Raksa masih diam. Ia tidak banyak bicara setelah itu. Namun, di dalam hatinya, ia mulai bertanya-tanya. Selama ini, ia selalu berpikir kalau sifatnya tidak ada hubungannya dengan masa depannya. Tapi, bagaimana kalau Pak Ardan benar?
Bagaimana kalau selama ini, ia telah meninggalkan jejak yang salah?
Jejak yang Dikenang
Hari itu adalah hari terakhir semester. Kelas terasa lebih santai dibanding biasanya. Murid-murid sudah menyelesaikan ujian mereka, dan kini tinggal menunggu pembagian rapor. Raksa duduk di bangkunya sambil mengetukkan pensil ke meja, menunggu apa yang akan dilakukan Pak Ardan hari ini.
Tak lama, Pak Ardan masuk dengan membawa amplop cokelat besar—amplop yang sama yang ia gunakan beberapa bulan lalu.

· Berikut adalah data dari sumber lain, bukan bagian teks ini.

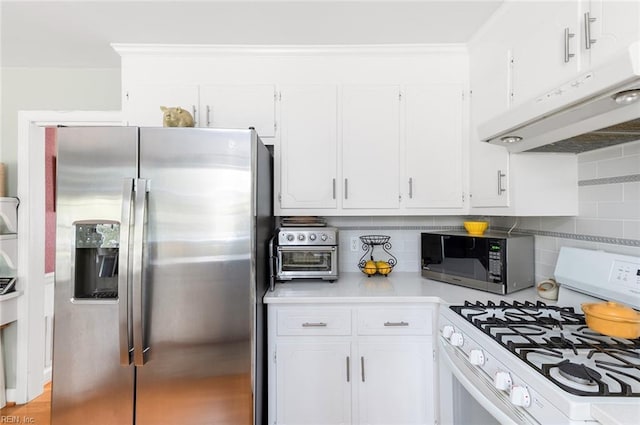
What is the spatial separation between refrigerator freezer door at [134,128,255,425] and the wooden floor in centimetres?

“Kalian masih ingat kertas yang kalian tulis di awal semester?” tanya Pak Ardan sambil mengangkat amplop itu.
Beberapa murid langsung mengangguk. Raksa sendiri merasa jantungnya berdebar sedikit lebih cepat. Ia bahkan hampir lupa dengan kertas itu, tapi kini rasa penasarannya muncul kembali.
Pak Ardan mulai membagikan kertas-kertas itu satu per satu. Saat Raksa menerima miliknya, ia menatap tulisan yang ia buat dulu:
“Aku ingin berhenti menunda-nunda dan lebih bertanggung jawab.”
Raksa terdiam. Ia membaca ulang kalimat itu, lalu merenungkan perjalanannya selama beberapa bulan terakhir.
Apakah ia sudah benar-benar berubah?
Ia memang masih sering malas. Kadang-kadang, ia masih ingin menyontek atau menunda tugas. Tapi dibanding dulu, ia sudah jauh lebih baik. Ia mulai mencoba untuk lebih disiplin, lebih bertanggung jawab atas perbuatannya, dan lebih menghargai waktu.
Pak Ardan menatap mereka semua. “Sekarang, aku mau kalian bertanya pada diri sendiri: sudahkah kalian berubah?”
Kelas hening. Semua murid tenggelam dalam pikirannya masing-masing.
Raksa menarik napas. Ia tersenyum tipis. Ia tahu jawabannya.
Saat bel pulang berbunyi, murid-murid mulai berhamburan keluar kelas, tetapi Raksa tetap duduk di tempatnya. Ia menatap ke depan, di mana Pak Ardan sedang membereskan buku-bukunya.
Setelah beberapa saat, ia akhirnya berdiri dan berjalan mendekat.
“Pak,” panggilnya pelan.
Pak Ardan menoleh. “Ya, Raksa?”
Raksa ragu sejenak, lalu berkata, “Makasih, Pak. Buat semuanya.”
Pak Ardan tersenyum. “Aku nggak ngelakuin apa-apa, Raksa. Kamu yang memilih untuk berubah.”
Raksa tersenyum kecil. Ia tahu itu benar.
Sebelum pergi, Pak Ardan membuka laci mejanya dan mengeluarkan sesuatu—papan tulis kecil yang dulu ia gunakan di kelas. Ia menyerahkannya pada Raksa.
Raksa mengerutkan kening. “Buat aku, Pak?”
Pak Ardan mengangguk. “Jejak karakter baik akan selalu dikenang. Aku percaya, kamu akan terus menulis jejak yang baik di masa depan.”
Raksa menggenggam papan itu erat. Ia tidak perlu berkata apa-apa lagi. Ia tahu, ini bukan akhir dari perubahannya—ini baru permulaan.
Dan kali ini, ia siap untuk meninggalkan jejak yang tidak akan sulit dihapus.